### Passage shown

November 15, 2018

The Radio Guy and The Judge, Cookie and The Brat

August 16, 2014 by · 1 Comment 

We take for granted today that broadcasters on both radio and TV will dissect game situations, offer opinions on strategy, and feel free to second-guess managers and criticize players for mistakes–all of which helps to educate those of us listening at home (or in our cars) on the many nuances of a complex game. It is not unusual to hear something along the lines of, “What was he thinking?” This was not the case back in the 1947 World Series when millions listened to The Radio Guy, influenced by a Judge’s words from on high, narrating in real-time the busting up of a no-hitter by a Cookie batting for The Brat.

The Radio Guy is Hall of Fame broadcaster Red Barber.
The Judge is Kenesaw Mountain Landis, Commissioner of Baseball from 1920 till his death in 1944.
Cookie is Cookie Lavagetto, who had been the Brooklyn Dodgers’ regular third baseman for five years before World War II, but was now a utility player in his final major league season.
The Brat is none other than Eddie Stanky, all 5 foot-8, 170 pounds of him.

### Parts of the exercise
**A)** From the article on Red Barber and the 1947 World Series, copy word for word the passage that begins at the words "We take for" and stops after "for The Brat.".
**B)** Continue the article on Red Barber and the 1947 World Series, picking up after its final line.

### Dataset

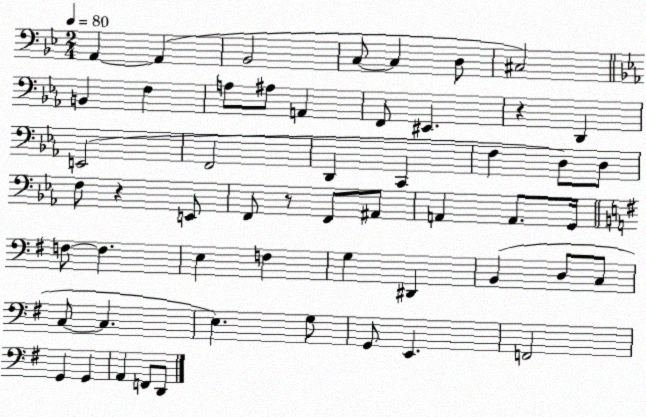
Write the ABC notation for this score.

X:1
T:Untitled
M:2/4
L:1/4
K:Bb
A,, A,, _B,,2 C,/2 C, D,/2 ^C,2 B,, F, A,/2 ^A,/2 A,, F,,/2 ^E,, z D,, E,,2 F,,2 D,, C,, F, D,/2 D,/2 F,/2 z E,,/2 F,,/2 z/2 F,,/2 ^A,,/2 A,, A,,/2 G,,/4 F,/2 F, E, F, G, ^D,, B,, D,/2 C,/2 C,/2 C, E, G,/2 G,,/2 E,, F,,2 G,, G,, A,, F,,/2 D,,/2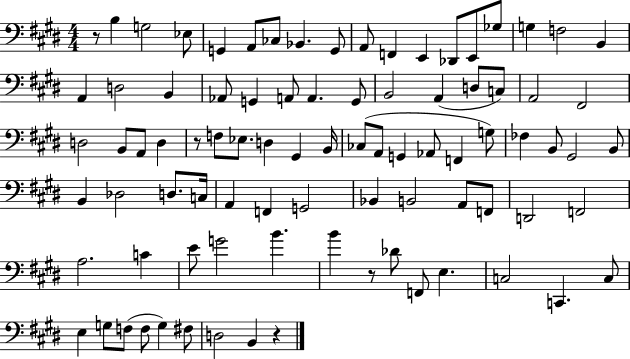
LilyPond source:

{
  \clef bass
  \numericTimeSignature
  \time 4/4
  \key e \major
  \repeat volta 2 { r8 b4 g2 ees8 | g,4 a,8 ces8 bes,4. g,8 | a,8 f,4 e,4 des,8 e,8 ges8 | g4 f2 b,4 | \break a,4 d2 b,4 | aes,8 g,4 a,8 a,4. g,8 | b,2 a,4( d8 c8) | a,2 fis,2 | \break d2 b,8 a,8 d4 | r8 f8 ees8. d4 gis,4 b,16 | ces8( a,8 g,4 aes,8 f,4 g8) | fes4 b,8 gis,2 b,8 | \break b,4 des2 d8. c16 | a,4 f,4 g,2 | bes,4 b,2 a,8 f,8 | d,2 f,2 | \break a2. c'4 | e'8 g'2 b'4. | b'4 r8 des'8 f,8 e4. | c2 c,4. c8 | \break e4 g8 f8( f8 g4) fis8 | d2 b,4 r4 | } \bar "|."
}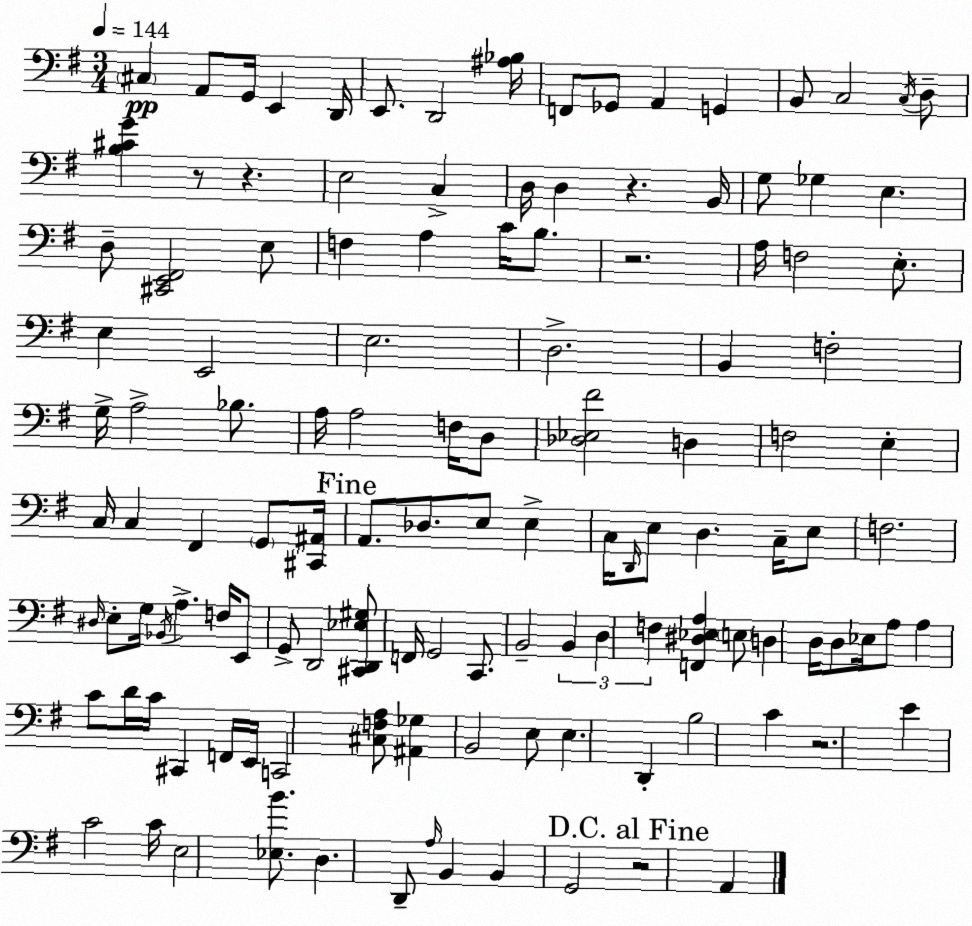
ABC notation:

X:1
T:Untitled
M:3/4
L:1/4
K:Em
^C, A,,/2 G,,/4 E,, D,,/4 E,,/2 D,,2 [^A,_B,]/4 F,,/2 _G,,/2 A,, G,, B,,/2 C,2 C,/4 D,/2 [B,^CG] z/2 z E,2 C, D,/4 D, z B,,/4 G,/2 _G, E, D,/2 [^C,,E,,^F,,]2 E,/2 F, A, C/4 B,/2 z2 A,/4 F,2 E,/2 E, E,,2 E,2 D,2 B,, F,2 G,/4 A,2 _B,/2 A,/4 A,2 F,/4 D,/2 [_D,_E,^F]2 D, F,2 E, C,/4 C, ^F,, G,,/2 [^C,,^A,,]/4 A,,/2 _D,/2 E,/2 E, C,/4 D,,/4 E,/2 D, C,/4 E,/2 F,2 ^D,/4 E,/2 G,/4 _B,,/4 A, F,/4 E,,/2 G,,/2 D,,2 [^C,,D,,_E,^G,]/2 F,,/4 G,,2 C,,/2 B,,2 B,, D, F, [F,,^D,_E,A,] E,/2 D, D,/4 D,/2 _E,/4 A,/2 A, C/2 D/4 C/4 ^C,, F,,/4 E,,/4 C,,2 [^C,F,A,]/2 [^A,,_G,] B,,2 E,/2 E, D,, B,2 C z2 E C2 C/4 E,2 [_E,B]/2 D, D,,/2 A,/4 B,, B,, G,,2 z2 A,,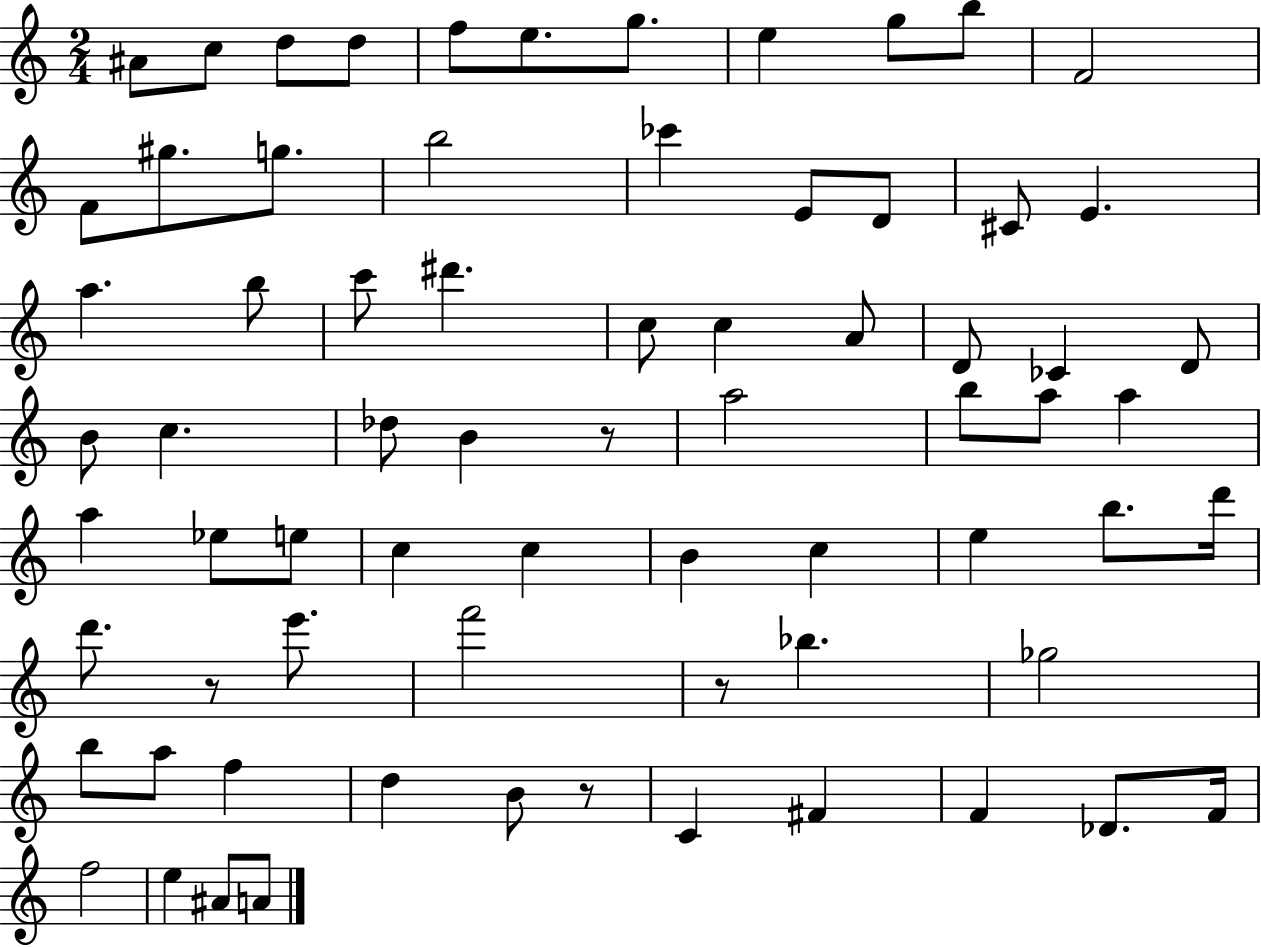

### Expected answers
**A)**
We take for granted today that broadcasters on both radio and TV will dissect game situations, offer opinions on strategy, and feel free to second-guess managers and criticize players for mistakes–all of which helps to educate those of us listening at home (or in our cars) on the many nuances of a complex game. It is not unusual to hear something along the lines of, “What was he thinking?” This was not the case back in the 1947 World Series when millions listened to The Radio Guy, influenced by a Judge’s words from on high, narrating in real-time the busting up of a no-hitter by a Cookie batting for The Brat.

**B)**
I’ve been reading Red Barber’s account of the pennant races and World Series in Jackie Robinson’s rookie season, 1947: When All Hell Broke Loose (Da Paco Press, 1982). Early on and several different times in the book, Barber writes that he always followed the admonition given by Commissioner Landis to the radio play-by-play announcers from three different networks about to take to their broadcast booths before the 1935 World Series to only “report” what was happening on the field of play and any visible reactions to the action, “but have no opinion.” Just report on the action; “leave your opinions in the hotel.” Landis explained that announcers did not have the training or the proper perspective to offer an opinion, specifically on umpire rulings–he had just used his emperor-like prerogatives to banish one announcer from the proceedings for criticizing the umpires in a previous World Series–but the Judge presumably was also warning against speculating about what moves a manager might make in a given situation, or the reasoning behind managers’ decisions, or criticizing players for their mistakes and managers for decisions that backfired.

Comes the drama of Game 4 of the 1947 World Series, the New York Yankees versus the Brooklyn Dodgers, and so very much less was said by Red Barber and Mel Allen over the radio waves to a national audience in describing the action than would be the case today. Take Game 4, the game in which the Yankees’ Bill Bevens was one out away from pitching the first no-hitter in World Series history, notwithstanding walking 10 Dodgers, only to lose both the no-hit bid and the game when pinch hitter Cookie Lavagetto drove in two runs with a double off the right field wall at Ebbets Field.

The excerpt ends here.